◆ **Exercise requirements**
• A. Decide whether each statement agrees with the speaker discussion below, answering yes or no and quoting the words that settle it: (i) The Gryphon Pendragon uses a 6' ribbon for mids without any crossover. (ii) The Pendragon's tower subs are passive. (iii) A Martin Logan's tonality stays the same as you walk toward either side.
• B. Answer from the speaker discussion below:
(i) What does the first writer put first priority on?
(ii) How many cones do the Pendragon's tower subs have?
(iii) Which two names does the last writer say he is with?

START Excerpt to read

Thank you. Imo one of the things that can distinguish great speakers from good ones is how they interact with the listening room. I would place first priority on getting the spectral balance of the reverberant energy to approximate that of the first-arrival sound, and then if the application permits I'd work on arrival time and direction from which the early reflections arrive.

I note that the new Gryphon Pendragon speakers are designed with a 6' ribbon for mids without any crossover, plus a series of tweeters of some kind...and then a separate set of tower subs with 8 cones that are self powered and actively crossed over. Also Gryphon mentions some of the characteristics of which you speak. They also specifically recommend setting them up in a very wide circular alignment where the curve of the circle uses the listener as the center of the circle.

I took a look at the Gryphon Pendragon, very impressive design and an interesting approach to these same issues. There be more than one way to take into account what we now know about psychoacoustics and speaker/room interaction.

Good stuff, Duke. I don't know Soundlabs (heard a pair once), but I've spent a lot of time listening to a variety of Martin Logans. If ever there was a speaker that screamed for room treatment to kill first reflections, MLs are it. The tonality changes radically, and not attractively, as you walk toward either side, so you know those first reflections are not going to mix well with the direct sound in the room.

Thank you.

An additional challenge that most Martin Logans face is pairing a line-source-approximating narrow-pattern panel with a point-source-approximating wide-pattern woofer. Not only are the pattern shapes very different, but the SPL falls off more slowly with distance from the line-source panel than from the point-source woofer. Room reflections mitigate the discrepancy somewhat, but it's still there. Imo the way to do a hybrid right is shown by the Gryphon Pendragon, but that approach is a bit pricey.

I'm with Toole and Linkwitz; give me a speaker that's linear across the broadest possible field and it'll sound good in most rooms, more natural in all of them. But one thing sometimes gets forgotten; these kinds of speakers excite our listening rooms well. That makes for a more natural presentation, a mix of direct and reflected sound that is closer to what we are accustomed to hearing in life, but neither the speakers nor the room know anything about the concert hall or the recording studio. That ambience may or may not have been captured in the recording, but it can only be altered by the rooms we play them in, not brought closer to the original reality.

END Excerpt to read
START Data excerpts

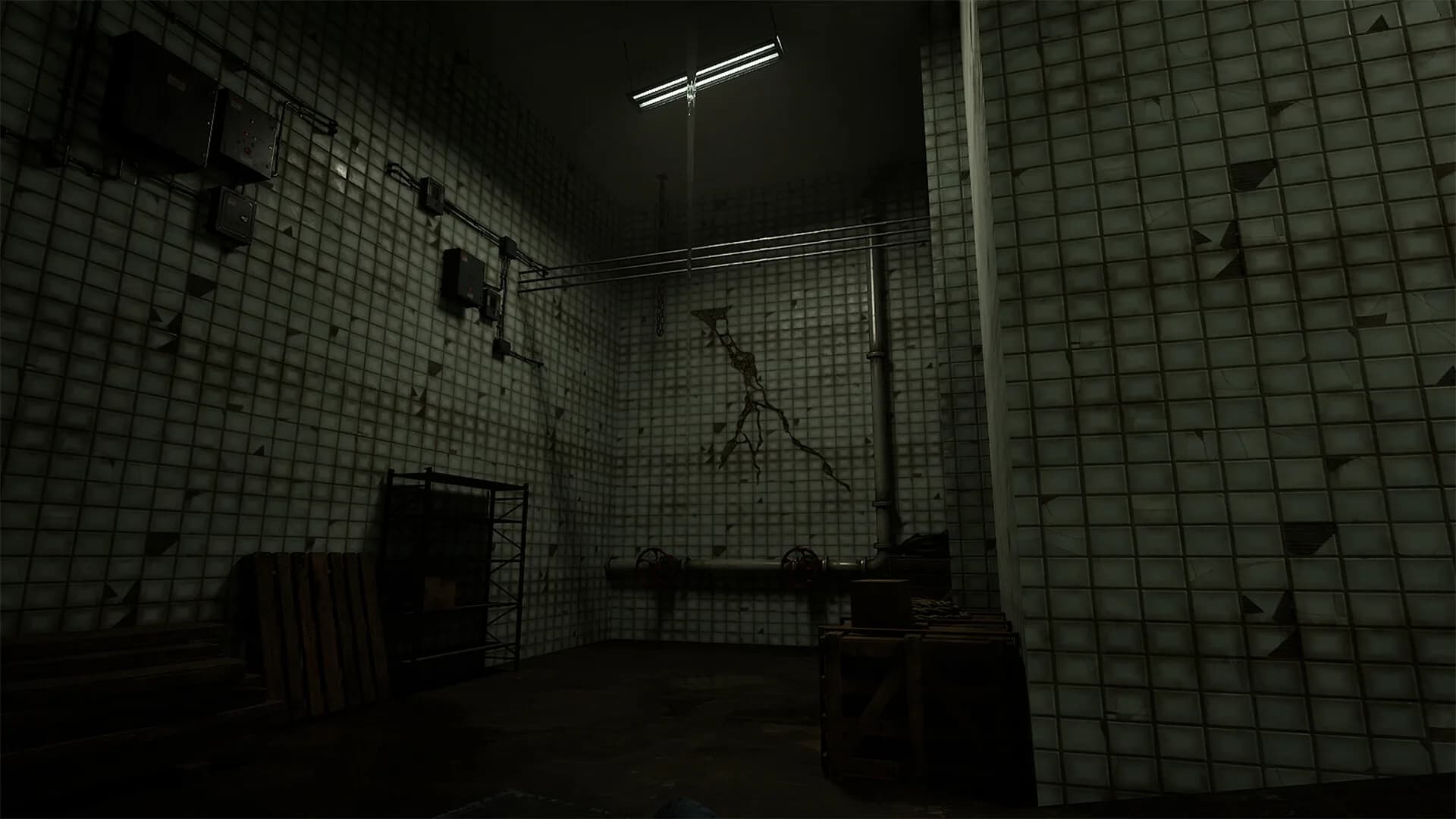 SCP: EXPERIMENTS görsel 8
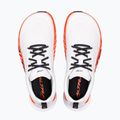 Scarpe da corsa uomo Altra Vanish Pulse white/black/firey coral 3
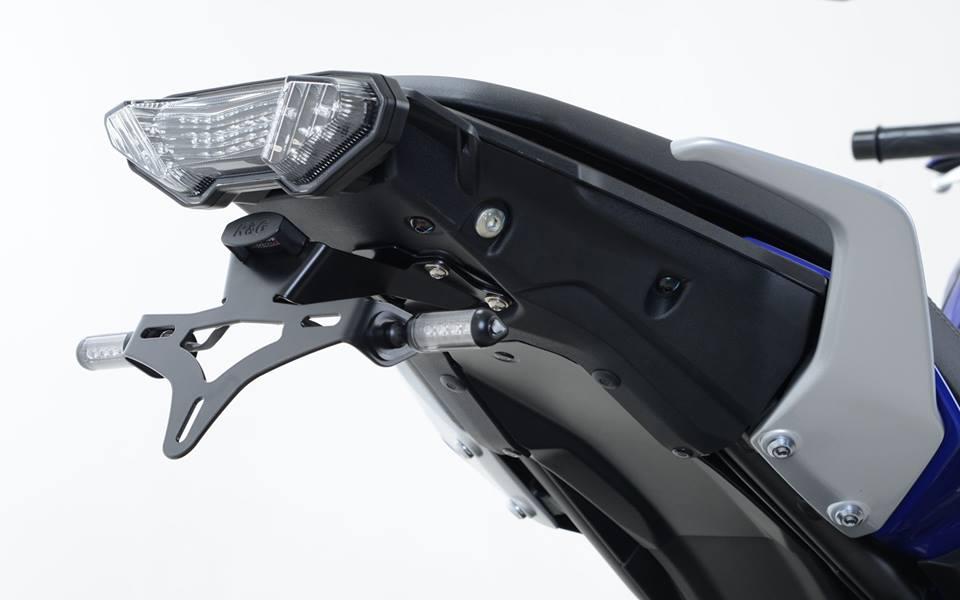 Product Image for R&G Racing Licence Plate Holder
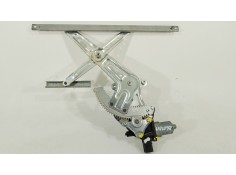 Recambio de elevalunas trasero izquierdo para citroën c4 aircross 1.6 hdi 115 referencia OEM IAM 1607716180  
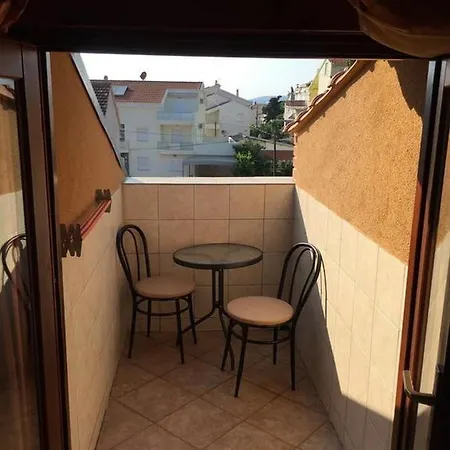 And With Parking Space Biograd Na Moru, Biograd - 16576 3*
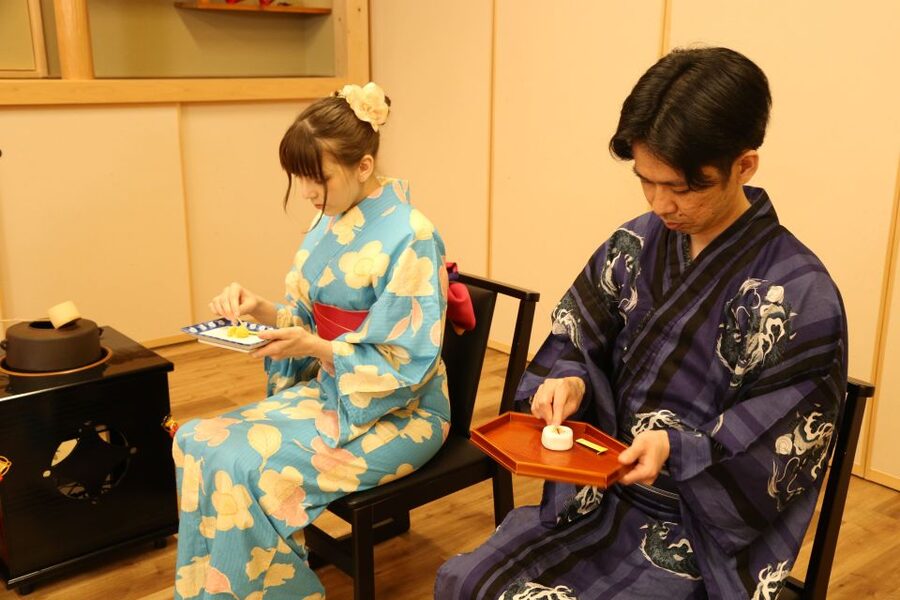 Tokyo: Practicing Zen with a Japanese Tea Ceremony - Price and value: is $63 for 75 minutes fair?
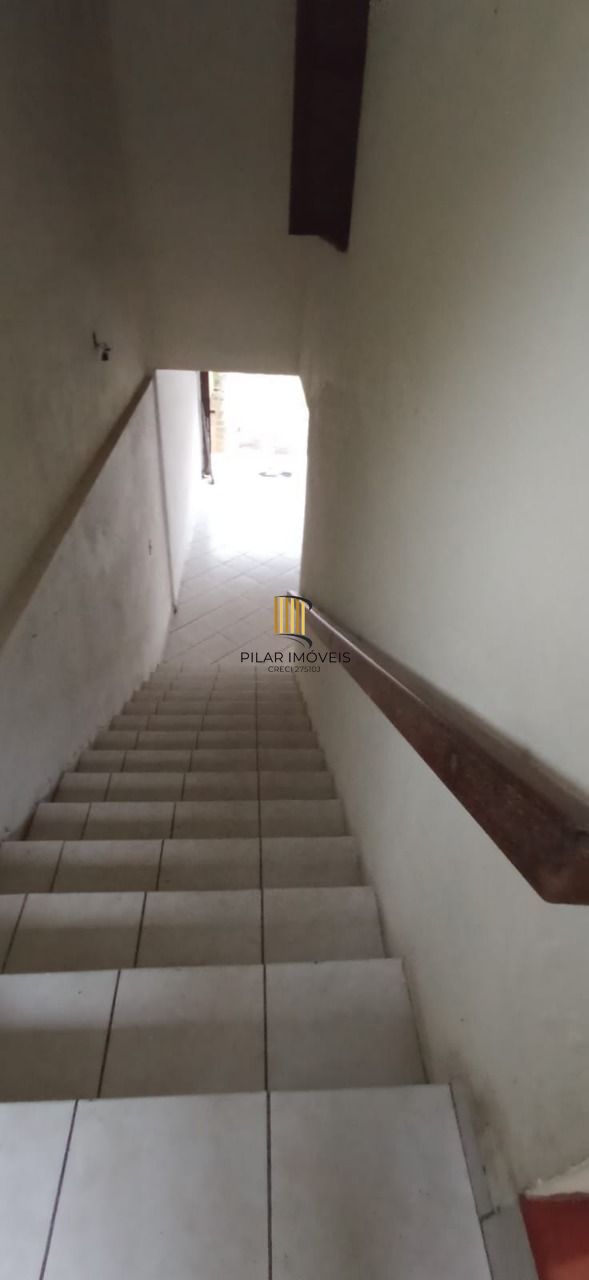 Casa no Bairro Tristeza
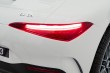 Pojazd Mercedes Benz AMG SL63 Biały-8 7247 
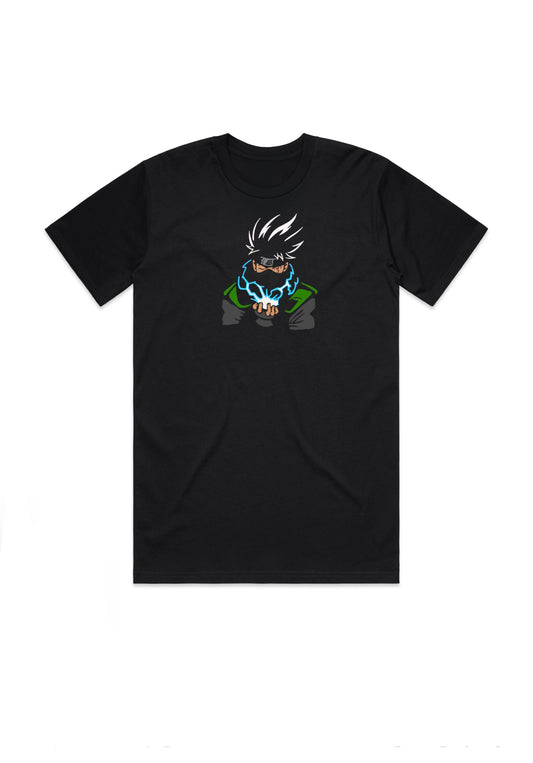 S4: KAKASHI TEE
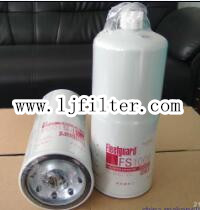 FS1006,3089916,fuel filter,fuel/water separator,replace for fleetguard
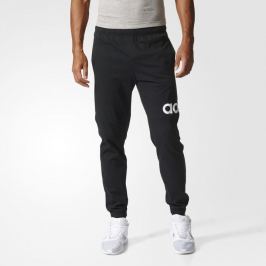 Adidas Pánské tepláky ESSENTIALS PERFORMANCE LOGO B47217::L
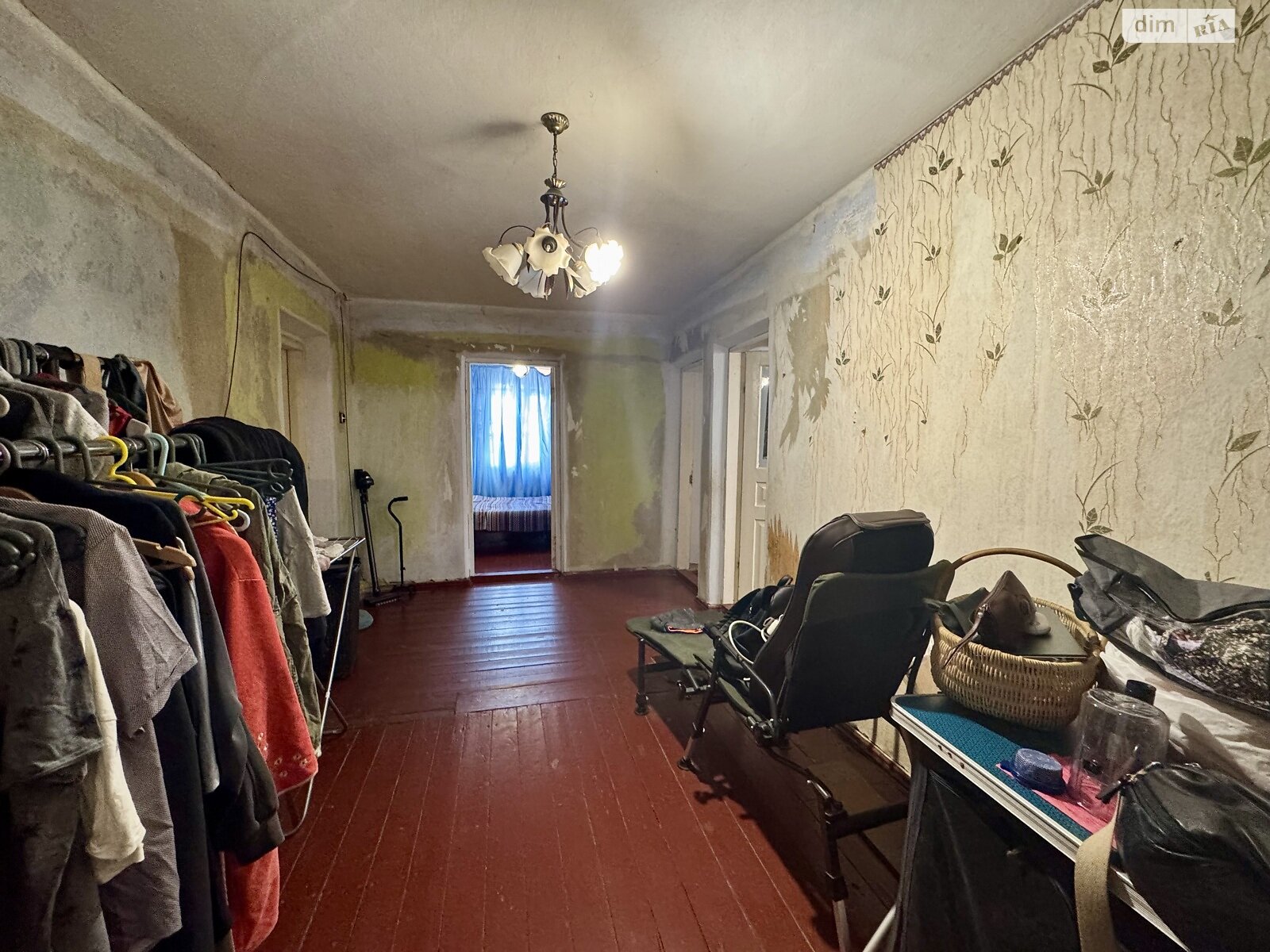 одноповерховий будинок з верандою, 82.9 кв. м, цегла. Продаж у Благодарівці фото 1 одноповерховий будинок з верандою, 82.9 кв. м, цегла. Продаж у Благодарівці фото 1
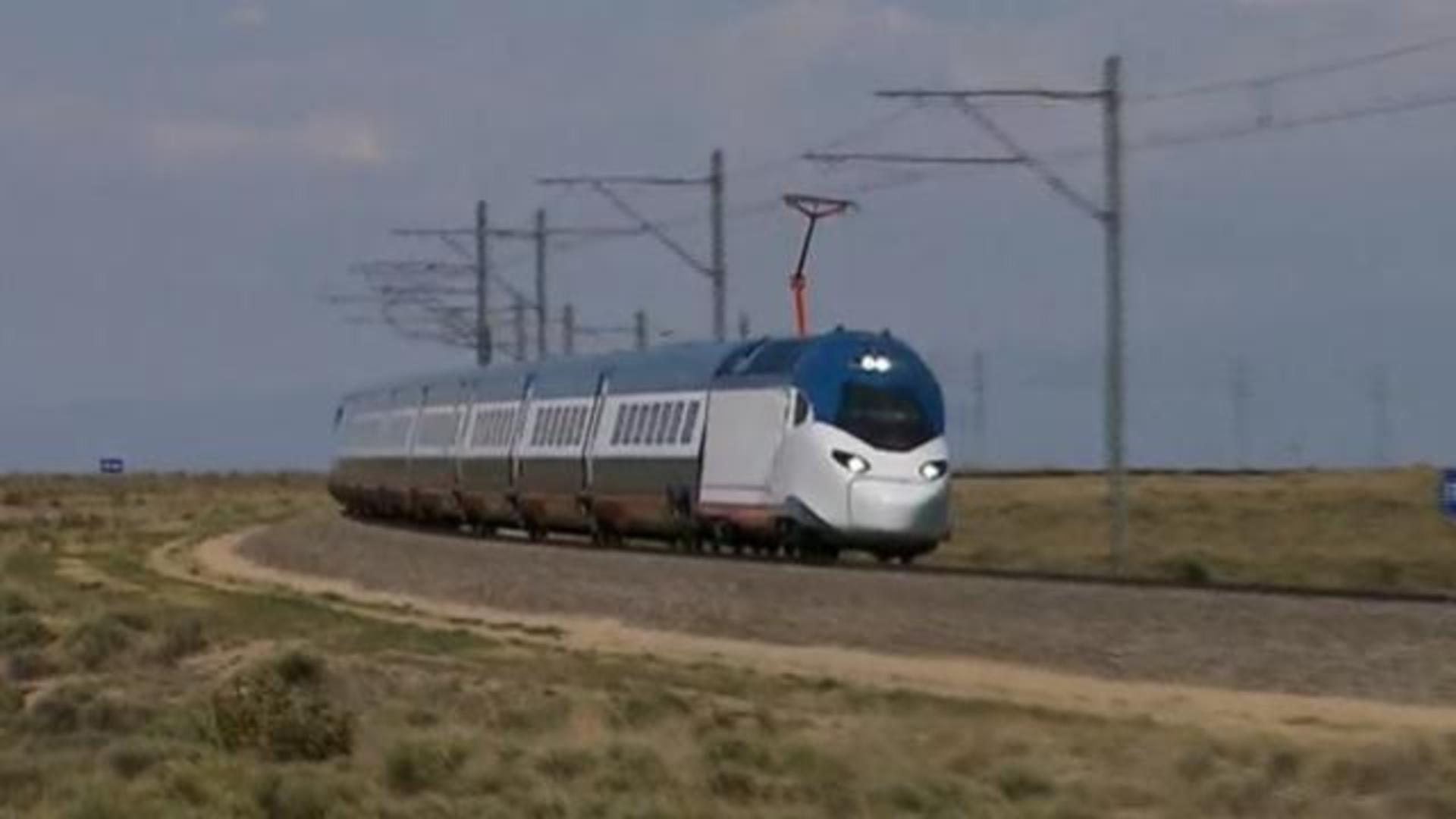 Avelia high-speed trains: The best way to travel fast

END Data excerpts

◆ **Answers by task**
• A.
(i) Yes: "designed with a 6' ribbon for mids without any crossover"
(ii) No: "self powered and actively crossed over"
(iii) No: "The tonality changes radically, and not attractively, as you walk toward either side"

• B.
(i) Getting the spectral balance of the reverberant energy to approximate that of the first-arrival sound
(ii) 8
(iii) Toole and Linkwitz